Everything on your resume - everything! - needs to support the claim of your resume: I am the person you should hire. It's fantastic that you are thinking in advance about how your actions will look on your resume. All you need to know is that you are the person who writes your resume - it's not an objective recitation of only facts, it's a true story that you tell.
So, right now, you're not telling a good story at all. Barely a few years into your working life, you're "tired" and want to go randomly "take some tours in some cities around the world for some time." If I ever see this on a resume later, I won't want to hire that person. I will, as others have said, worry you will do the same thing after starting to work for me. And having a blank spot - the cake shop job ending in 2016, and now here you are sending out a resume in 2019 with that as the most recent job - is awful too, because I will make up my own story about what you might have been doing, and it won't be flattering.
Does that mean you shouldn't go? Absolutely not. But at some point, you will need to decide what you are going for and what you are going to. Right now, you want to go away from your cake shop job. You may not know yet what you are missing, what you are looking for. But at some point, you will be energized, you will know what you wanted and who you are and all of that. And you will be ready to work again. When that happens, you need to look back at the time away. What was it for? What did you learn or achieve? How did you support yourself? Who are you now? And once you know that, you can write a section on the resume that describes that time in words relevant to the job you're applying for and makes that time part of your true story that shows you're the person who should be hired.

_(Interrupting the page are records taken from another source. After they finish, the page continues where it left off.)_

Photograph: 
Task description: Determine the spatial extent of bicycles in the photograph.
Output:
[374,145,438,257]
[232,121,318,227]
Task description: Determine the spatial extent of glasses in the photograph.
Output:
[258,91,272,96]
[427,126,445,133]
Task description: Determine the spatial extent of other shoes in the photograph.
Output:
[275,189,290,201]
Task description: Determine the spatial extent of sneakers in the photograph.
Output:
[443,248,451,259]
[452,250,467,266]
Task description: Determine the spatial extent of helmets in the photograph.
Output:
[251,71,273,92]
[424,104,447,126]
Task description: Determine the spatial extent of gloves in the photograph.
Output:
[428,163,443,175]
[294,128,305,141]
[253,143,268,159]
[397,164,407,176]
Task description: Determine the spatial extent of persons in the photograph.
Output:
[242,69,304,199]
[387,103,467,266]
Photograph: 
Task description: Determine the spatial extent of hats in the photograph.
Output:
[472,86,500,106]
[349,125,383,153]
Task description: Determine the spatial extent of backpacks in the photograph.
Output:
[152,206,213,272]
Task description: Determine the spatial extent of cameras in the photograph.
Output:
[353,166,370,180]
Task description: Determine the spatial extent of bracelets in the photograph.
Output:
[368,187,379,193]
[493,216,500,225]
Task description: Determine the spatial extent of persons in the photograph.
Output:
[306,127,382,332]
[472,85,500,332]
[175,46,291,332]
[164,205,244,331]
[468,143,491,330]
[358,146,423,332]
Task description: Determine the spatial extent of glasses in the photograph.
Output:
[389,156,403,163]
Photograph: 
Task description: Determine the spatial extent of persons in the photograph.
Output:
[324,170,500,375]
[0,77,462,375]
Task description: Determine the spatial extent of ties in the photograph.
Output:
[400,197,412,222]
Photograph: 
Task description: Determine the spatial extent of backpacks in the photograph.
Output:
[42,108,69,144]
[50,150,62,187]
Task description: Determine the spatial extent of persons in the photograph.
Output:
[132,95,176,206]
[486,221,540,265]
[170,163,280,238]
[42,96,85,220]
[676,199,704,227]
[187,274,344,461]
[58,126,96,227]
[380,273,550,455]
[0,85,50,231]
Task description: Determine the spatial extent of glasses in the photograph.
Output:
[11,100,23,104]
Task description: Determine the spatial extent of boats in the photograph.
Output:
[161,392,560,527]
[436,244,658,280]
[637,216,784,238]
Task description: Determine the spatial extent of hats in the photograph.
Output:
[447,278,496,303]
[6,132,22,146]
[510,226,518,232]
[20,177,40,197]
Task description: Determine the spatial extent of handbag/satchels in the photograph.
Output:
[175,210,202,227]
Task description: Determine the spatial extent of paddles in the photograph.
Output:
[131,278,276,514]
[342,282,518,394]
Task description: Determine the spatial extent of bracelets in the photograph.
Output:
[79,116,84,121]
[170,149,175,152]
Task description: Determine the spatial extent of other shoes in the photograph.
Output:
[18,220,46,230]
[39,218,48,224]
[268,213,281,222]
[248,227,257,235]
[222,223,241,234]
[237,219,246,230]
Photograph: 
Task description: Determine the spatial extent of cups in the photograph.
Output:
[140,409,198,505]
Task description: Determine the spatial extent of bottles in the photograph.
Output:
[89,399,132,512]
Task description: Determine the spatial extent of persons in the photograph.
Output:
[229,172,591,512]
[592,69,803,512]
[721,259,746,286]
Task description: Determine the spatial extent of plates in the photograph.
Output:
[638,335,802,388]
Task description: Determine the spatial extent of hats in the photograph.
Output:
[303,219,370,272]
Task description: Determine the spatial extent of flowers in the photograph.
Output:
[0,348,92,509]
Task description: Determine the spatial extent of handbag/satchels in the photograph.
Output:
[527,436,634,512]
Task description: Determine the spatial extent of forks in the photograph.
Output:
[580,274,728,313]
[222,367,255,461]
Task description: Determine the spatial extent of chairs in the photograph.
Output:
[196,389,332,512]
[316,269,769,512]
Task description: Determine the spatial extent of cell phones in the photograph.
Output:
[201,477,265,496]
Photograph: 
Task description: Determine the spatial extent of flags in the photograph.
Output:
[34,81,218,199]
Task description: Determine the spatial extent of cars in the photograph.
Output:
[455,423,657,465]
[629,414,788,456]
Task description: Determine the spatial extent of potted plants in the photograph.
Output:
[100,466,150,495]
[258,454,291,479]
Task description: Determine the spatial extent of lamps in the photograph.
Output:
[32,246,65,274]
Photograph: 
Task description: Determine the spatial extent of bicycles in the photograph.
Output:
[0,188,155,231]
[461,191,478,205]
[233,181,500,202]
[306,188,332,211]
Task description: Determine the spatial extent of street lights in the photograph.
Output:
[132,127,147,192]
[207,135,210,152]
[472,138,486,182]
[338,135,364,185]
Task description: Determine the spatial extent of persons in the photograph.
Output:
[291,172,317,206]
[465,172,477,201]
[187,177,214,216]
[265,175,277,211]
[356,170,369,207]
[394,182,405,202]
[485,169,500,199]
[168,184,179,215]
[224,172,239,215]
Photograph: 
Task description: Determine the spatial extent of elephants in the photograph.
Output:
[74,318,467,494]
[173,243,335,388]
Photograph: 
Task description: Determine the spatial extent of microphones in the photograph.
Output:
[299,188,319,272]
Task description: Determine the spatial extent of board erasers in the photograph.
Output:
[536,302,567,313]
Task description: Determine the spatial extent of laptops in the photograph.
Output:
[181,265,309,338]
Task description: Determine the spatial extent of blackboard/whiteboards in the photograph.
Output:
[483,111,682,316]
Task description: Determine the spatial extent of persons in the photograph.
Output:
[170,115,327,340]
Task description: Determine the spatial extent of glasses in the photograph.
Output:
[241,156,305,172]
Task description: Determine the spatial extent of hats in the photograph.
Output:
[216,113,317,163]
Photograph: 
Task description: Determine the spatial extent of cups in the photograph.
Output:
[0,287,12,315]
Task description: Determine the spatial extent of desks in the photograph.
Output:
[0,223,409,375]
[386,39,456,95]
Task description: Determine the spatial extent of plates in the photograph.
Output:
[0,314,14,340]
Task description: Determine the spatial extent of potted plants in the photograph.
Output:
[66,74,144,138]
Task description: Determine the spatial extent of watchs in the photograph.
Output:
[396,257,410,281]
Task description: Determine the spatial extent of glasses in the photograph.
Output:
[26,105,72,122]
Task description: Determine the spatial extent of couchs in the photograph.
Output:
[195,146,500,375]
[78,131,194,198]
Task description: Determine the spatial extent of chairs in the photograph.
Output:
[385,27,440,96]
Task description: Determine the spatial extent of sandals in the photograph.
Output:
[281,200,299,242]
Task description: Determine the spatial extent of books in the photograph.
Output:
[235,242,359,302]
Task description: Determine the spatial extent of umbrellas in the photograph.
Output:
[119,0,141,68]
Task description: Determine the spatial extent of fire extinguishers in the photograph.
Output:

Say you're going to be a baker forever. You travel around the world and eat a lot of pastries. In some countries you actually visit people's homes and learn how to make certain breads or pies or whatever. In others you briefly work in a bakery when you run out of money. You return to your home country after three years knowing so much about breads and pastries around the world, an experienced traveller, and fluent in two new languages. That's going to look amazing on your resume and every bakery in town is going to want to hire you. Now if instead you want to be a reporter, or an actor, or a history teacher, then the parts of the story you put on your resume won't be about breads or pies, they'll be about things you saw and did that relate to those professions.
Many people have times they didn't work. Because they were at university, because they were raising children, because there was a war in their country. They can easily explain their gap. Your gap will be harder to explain. But because you have thought this through in advance, you can structure a gap that doesn't just have to be explained, but that makes you more employable when you return. Go for it!